L’Europa, l’immigrazione, la mancanza di lavoro, il referendum, le vignette sul terremoto di Charlie Hebdo. Tanti temi e tanti gridi di allarme nella relazione del Cardinale Angelo Bagnasco. “Di fronte all’emergenza migranti, c’è bisogno di più Europa” dice sua Eminenza e aggiunge che l’Italia, che ha fatto molto, è stata, però, lasciata troppo sola. “L’Italia è in prima linea e, nonostante difficoltà oggettive, continua a fare tutto il possibile su questo fronte che la vede ancora troppo sola. Le comunità cristiane cercano di allargare gli spazi dell’accoglienza e soprattutto del cuore, affinché si vada oltre l’emergenza verso percorsi di integrazione per quanti, mostrando consapevolezza e impegno, desiderano rimanere”. Tuttavia, a preoccupare i vescovi è anche la situazione del lavoro.
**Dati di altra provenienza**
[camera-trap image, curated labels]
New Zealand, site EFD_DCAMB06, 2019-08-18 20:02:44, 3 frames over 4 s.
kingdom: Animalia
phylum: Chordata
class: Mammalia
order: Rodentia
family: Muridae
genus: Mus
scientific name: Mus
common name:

Nonostante le parole rassicuranti, i dati parlano chiaro e non sono confortanti. “La distanza tra ricchi e poveri aumenta sempre più – dice Bagnasco – e anche se si sentono dichiarazioni rassicuranti la crisi dilania la carne e lo spirito”. E parla anche del referendum fissato per dicembre il Presidente dei Vescovi italiani, chiedendo ai cittadini di informarsi bene per poter decidere. “Come sempre, quando i cittadini sono chiamati ad esprimersi esercitando la propria sovranità, il nostro invito è di informarsi personalmente al fine di avere chiari tutti gli elementi di giudizio circa la posta in gioco e le sue durature conseguenze”. Infine, un passaggio particolarmente forte della relazione di Bagnasco è riservato alle vignette sul terremoto fatte da Charlie Hebdo. “Come non ribellarsi – accusa – di fronte a questa mancanza di sensibilità e rispetto. Nulla è risparmiato dallo sbeffeggio? La coscienza collettiva – chiede Bagnasco – deve reagire in maniera chiara, alta e indignata”.